Saved entries:

################

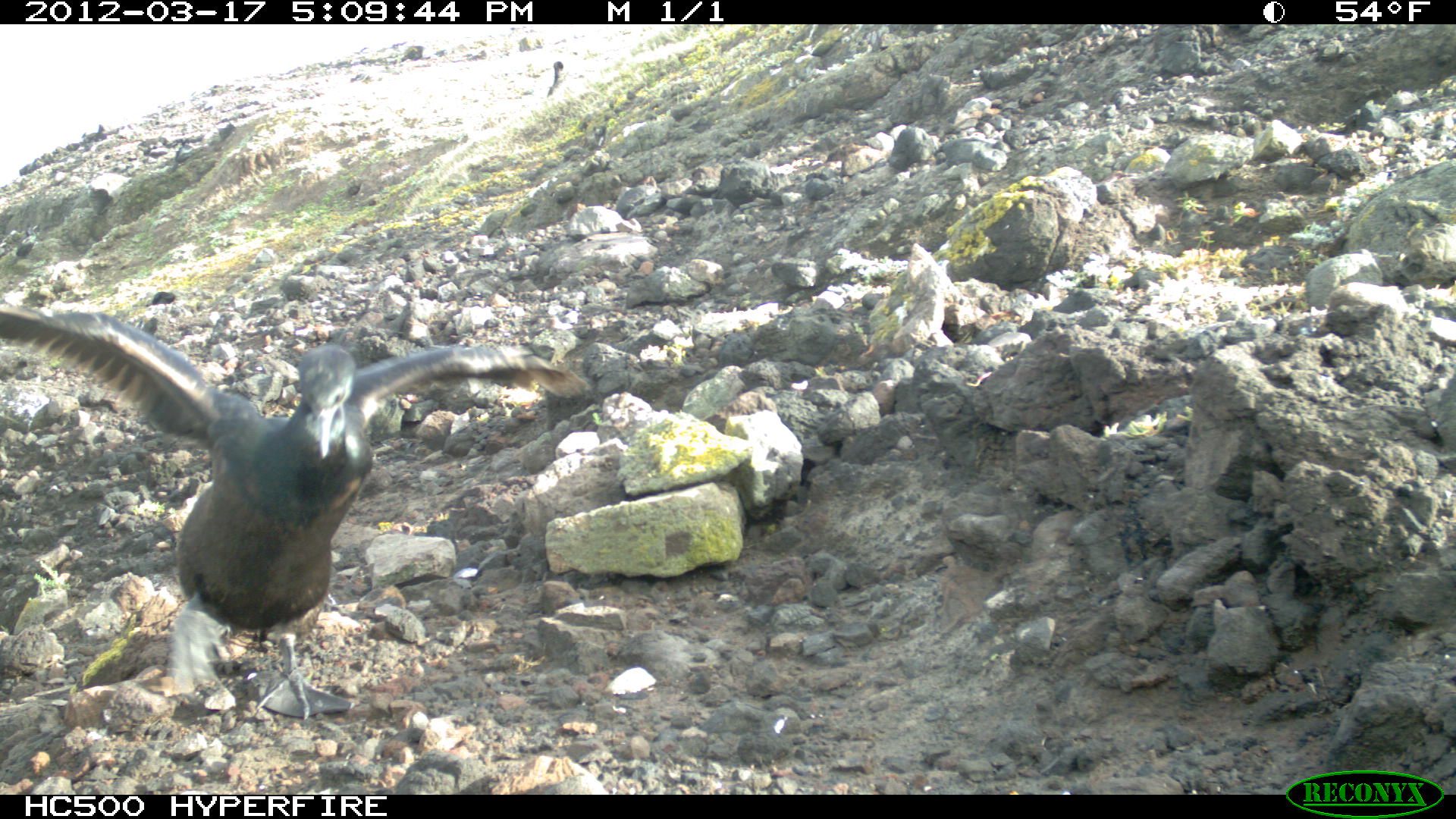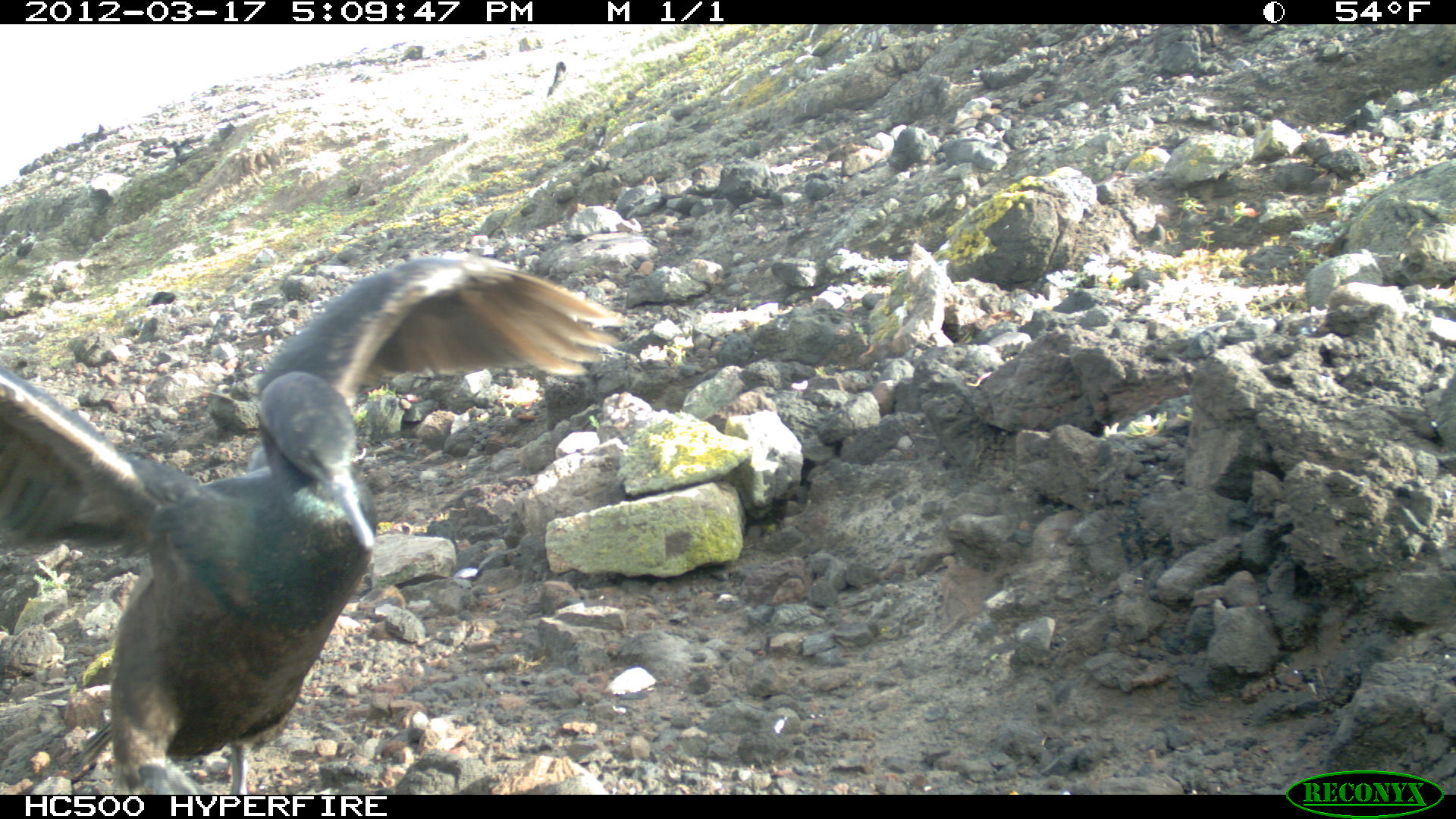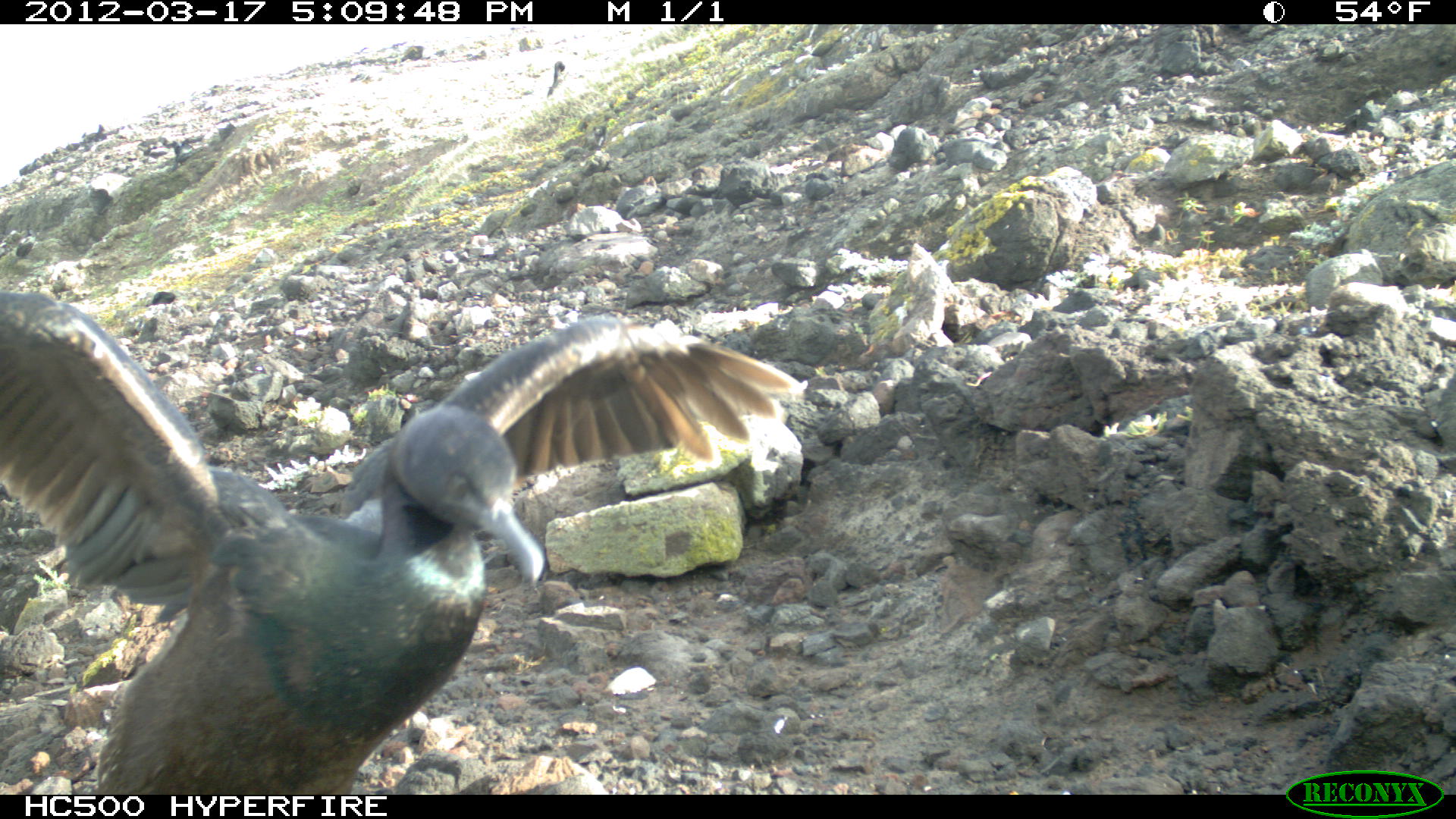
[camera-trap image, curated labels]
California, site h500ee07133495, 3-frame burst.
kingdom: Animalia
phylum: Chordata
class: Aves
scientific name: Aves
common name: bird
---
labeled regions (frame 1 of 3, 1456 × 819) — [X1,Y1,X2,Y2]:
bird: [0,304,592,722]; [6,222,42,265]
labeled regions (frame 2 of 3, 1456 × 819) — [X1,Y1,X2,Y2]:
bird: [0,253,634,794]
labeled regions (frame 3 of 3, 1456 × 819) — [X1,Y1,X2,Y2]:
bird: [0,286,805,793]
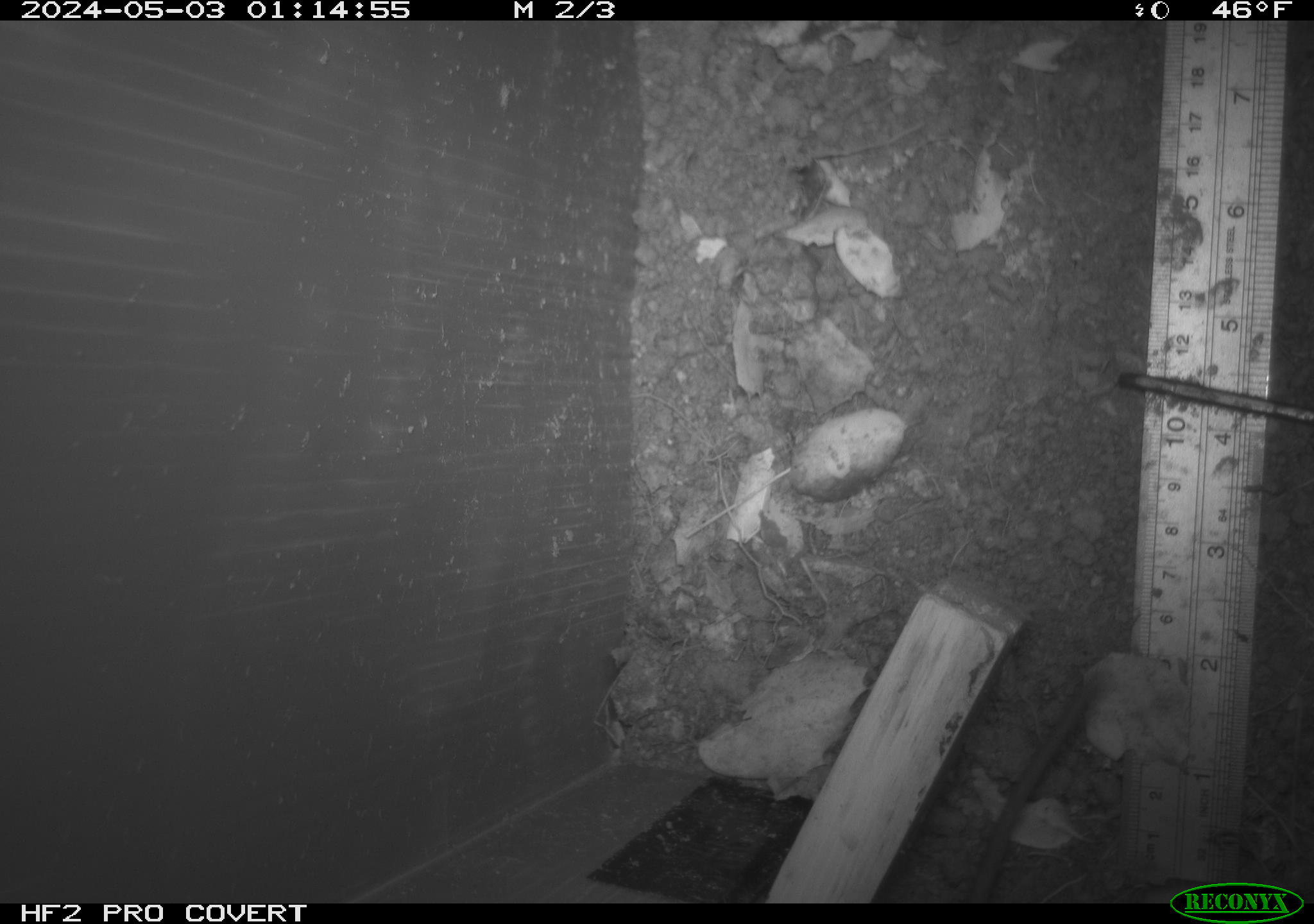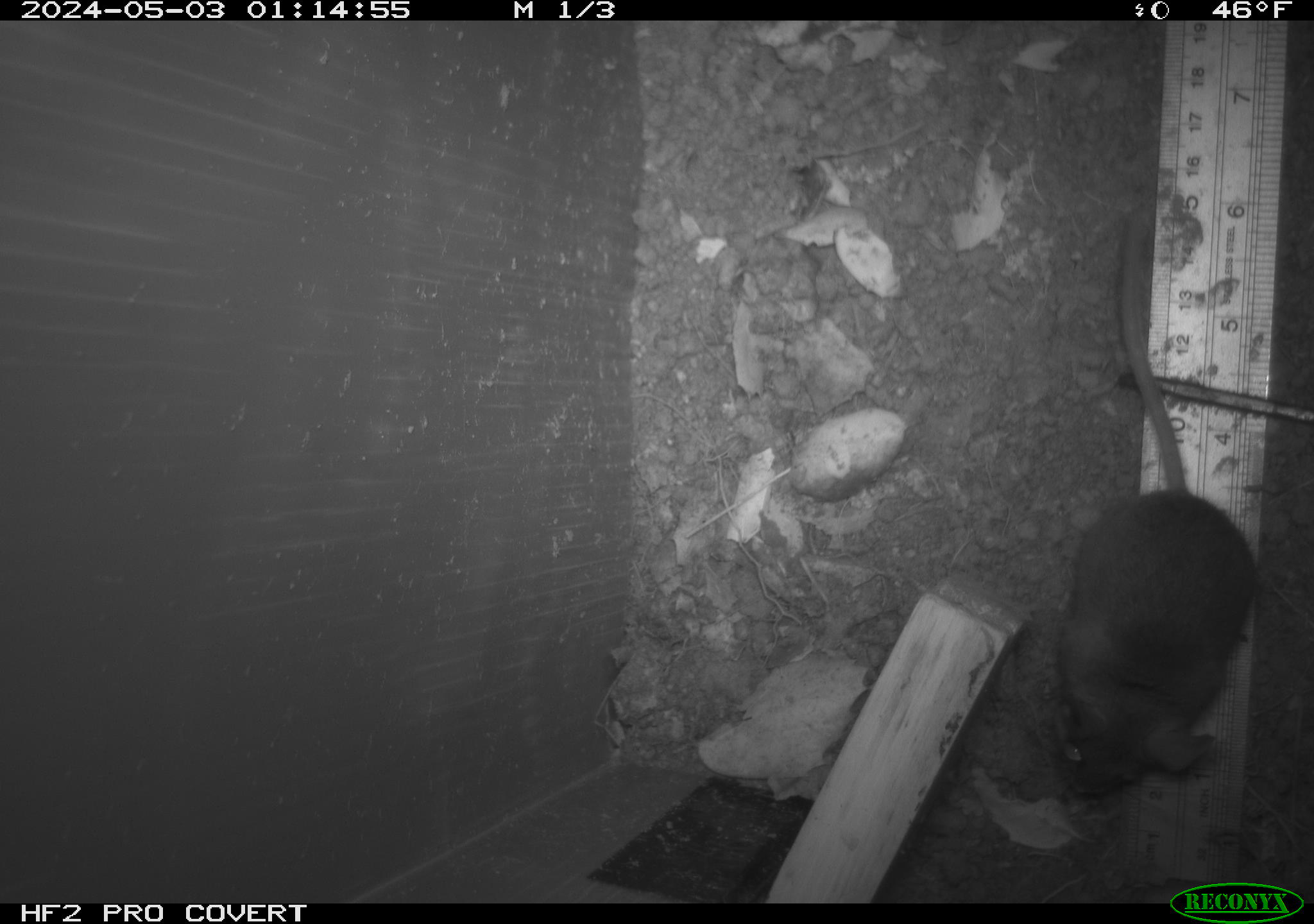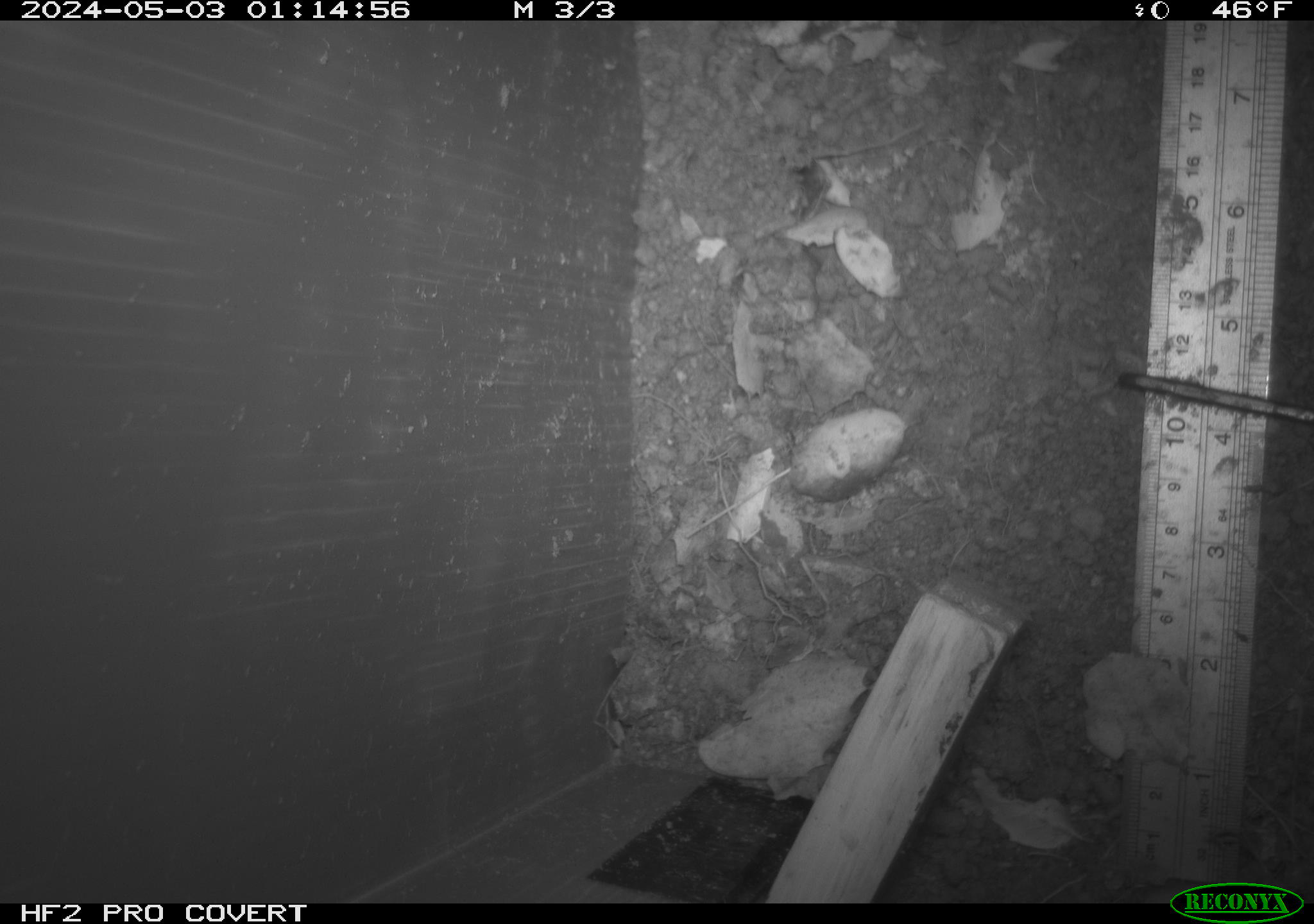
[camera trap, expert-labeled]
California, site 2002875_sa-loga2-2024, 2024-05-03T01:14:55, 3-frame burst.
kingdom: Animalia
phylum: Chordata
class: Mammalia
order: Rodentia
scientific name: Rodentia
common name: rodent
Rodent (Rodentia).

################

Repeat each record verbatim, pictures excluded.

§ Answer section:
[camera-trap image, curated labels]
California, site h500ee07133495, 3-frame burst.
kingdom: Animalia
phylum: Chordata
class: Aves
scientific name: Aves
common name: bird
---
labeled regions (frame 1 of 3, 1456 × 819) — [X1,Y1,X2,Y2]:
bird: [0,304,592,722]; [6,222,42,265]
labeled regions (frame 2 of 3, 1456 × 819) — [X1,Y1,X2,Y2]:
bird: [0,253,634,794]
labeled regions (frame 3 of 3, 1456 × 819) — [X1,Y1,X2,Y2]:
bird: [0,286,805,793]
[camera trap, expert-labeled]
California, site 2002875_sa-loga2-2024, 2024-05-03T01:14:55, 3-frame burst.
kingdom: Animalia
phylum: Chordata
class: Mammalia
order: Rodentia
scientific name: Rodentia
common name: rodent
Rodent (Rodentia).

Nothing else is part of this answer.